Los criollos utilizaron a los indígenas para destituir del poder a los españoles peninsulares. La guerra de Independencia no fue contra España, sino contra los gachupines que tenían el control total del Virreinato, toda vez que el Rey de España estaba preso en Francia, ya que Napoleón Bonaparte había invadido España y la gobernaba su hermano "Pepe botella".


Los criollos lograron la independencia política de España, pero mantuvieron el sistema colonial de explotación de los pueblos invadidos y despojados. Durante el siglo XIX los criollos se dividen en dos bandos, conservadores y liberales, masones escoceses y masones yorkinos, en centralistas y federalistas, en monárquicos y republicanos o como dice el historiador Harlod D. Sims, en "criollos cosmopolitas" simpatizantes de los españoles y los "criollos nativistas" enemigos de los españoles. Los dos bandos crearon una nación "para ellos", donde los mestizos "se metían a fuerzas", pero no eran bien vistos y definitivamente los pueblos indígenas no tenían ningún espacio en esta "nueva nación" como las que estaban surgiendo en Europa. Paradójicamente fue un indígena y un mestizo quienes lograron consolidar el proyecto criollo a finales del siglo.


En el siglo XX, los "criollos cosmopolitas" fundamentalmente se dedicaron a los negocios y los "criollos nativistas" a la política, sin embargo, a finales del siglo y por factores internos (la corrupción, la pérdida de la credibilidad y los excesos) y externos (el neoliberalismo y la globalización), hacen que los "criollos cosmopolitas" tomen el gobierno y la política.


El tercer milenio se inicia con un gobierno de criollos cosmopolitas, donde los mestizos han perdido casi toda su identidad cultural y han quedado como "indefensos extranjeros incultos en su propia tierra", ajenos a sí mismos, permanentemente exaltando lo ajeno y despreciando lo propio, creyéndose auténticos "hijos del canal de las barras y las estrellas", aspirando a convertirse de “fastrac” en gringos de tercera.

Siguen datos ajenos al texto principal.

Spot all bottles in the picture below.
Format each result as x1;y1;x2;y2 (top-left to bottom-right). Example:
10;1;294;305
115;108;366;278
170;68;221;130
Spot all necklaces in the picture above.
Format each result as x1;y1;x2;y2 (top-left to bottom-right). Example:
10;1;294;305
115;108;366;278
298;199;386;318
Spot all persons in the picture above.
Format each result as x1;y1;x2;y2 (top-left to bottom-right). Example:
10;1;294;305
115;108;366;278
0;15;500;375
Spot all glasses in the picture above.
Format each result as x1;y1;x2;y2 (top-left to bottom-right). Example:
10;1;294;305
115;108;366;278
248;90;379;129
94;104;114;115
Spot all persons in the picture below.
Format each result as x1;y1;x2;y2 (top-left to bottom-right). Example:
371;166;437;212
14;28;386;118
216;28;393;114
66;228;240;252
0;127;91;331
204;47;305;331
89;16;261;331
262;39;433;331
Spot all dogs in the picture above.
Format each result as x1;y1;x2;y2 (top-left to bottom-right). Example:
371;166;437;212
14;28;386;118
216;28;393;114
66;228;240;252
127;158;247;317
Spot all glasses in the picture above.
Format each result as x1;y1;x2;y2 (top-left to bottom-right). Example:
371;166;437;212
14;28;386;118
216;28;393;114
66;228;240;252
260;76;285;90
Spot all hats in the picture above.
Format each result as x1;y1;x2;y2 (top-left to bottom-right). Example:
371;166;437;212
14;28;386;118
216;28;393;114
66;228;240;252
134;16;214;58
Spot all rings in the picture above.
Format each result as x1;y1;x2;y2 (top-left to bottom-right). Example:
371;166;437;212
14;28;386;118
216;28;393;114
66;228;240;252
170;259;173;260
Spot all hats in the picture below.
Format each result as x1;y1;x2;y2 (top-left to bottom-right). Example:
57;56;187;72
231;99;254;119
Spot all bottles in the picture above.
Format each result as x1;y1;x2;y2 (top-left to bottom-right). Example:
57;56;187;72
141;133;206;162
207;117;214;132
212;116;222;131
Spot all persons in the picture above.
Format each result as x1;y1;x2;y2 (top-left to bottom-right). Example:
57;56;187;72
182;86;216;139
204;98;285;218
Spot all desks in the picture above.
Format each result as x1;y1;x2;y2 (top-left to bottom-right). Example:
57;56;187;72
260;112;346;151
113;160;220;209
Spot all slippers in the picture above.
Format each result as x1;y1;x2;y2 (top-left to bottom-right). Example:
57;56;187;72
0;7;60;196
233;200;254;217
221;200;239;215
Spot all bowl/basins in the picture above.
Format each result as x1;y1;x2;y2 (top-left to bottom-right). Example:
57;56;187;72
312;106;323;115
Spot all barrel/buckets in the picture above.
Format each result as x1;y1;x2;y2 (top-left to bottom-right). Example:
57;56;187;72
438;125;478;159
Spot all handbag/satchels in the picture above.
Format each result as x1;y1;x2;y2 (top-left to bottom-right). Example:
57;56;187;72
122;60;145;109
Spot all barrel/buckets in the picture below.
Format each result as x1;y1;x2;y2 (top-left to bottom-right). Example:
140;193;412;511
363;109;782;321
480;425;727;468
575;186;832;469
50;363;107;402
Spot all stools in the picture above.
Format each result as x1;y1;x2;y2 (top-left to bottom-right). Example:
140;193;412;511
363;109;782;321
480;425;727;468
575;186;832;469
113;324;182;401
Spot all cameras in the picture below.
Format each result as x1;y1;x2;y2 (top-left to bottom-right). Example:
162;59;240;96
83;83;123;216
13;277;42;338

Iniciamos el siglo XXI en guerra contra los pueblos indígenas, contra los hijos de los hijos de los Viejos Abuelos, contra los auténticos herederos del Anáhuac a quienes los criollos, ahora unidos, no les permiten ninguna oportunidad de desarrollo y bienestar, donde les escamotean legaloidemente sus más esenciales derechos a existir como pueblos y culturas.


Unidos los criollos y en misión divina defenderán hasta el ultimo hombre, esta "su patria". Conservadores y liberales, centralistas y federalistas, panistas y priístas, defendiendo juntos sus intereses y el derecho, “su derecho”, al despojo, al engaño, a la explotación, defendiendo juntos la usurpación histórica de su ideología y su poder. Fernández de Cevallos, Calderón, Bartlet, Jakson y Ortega, son un claro ejemplo de la ideología criolla, en su lucha histórica en contra de los pueblos indígenas de México.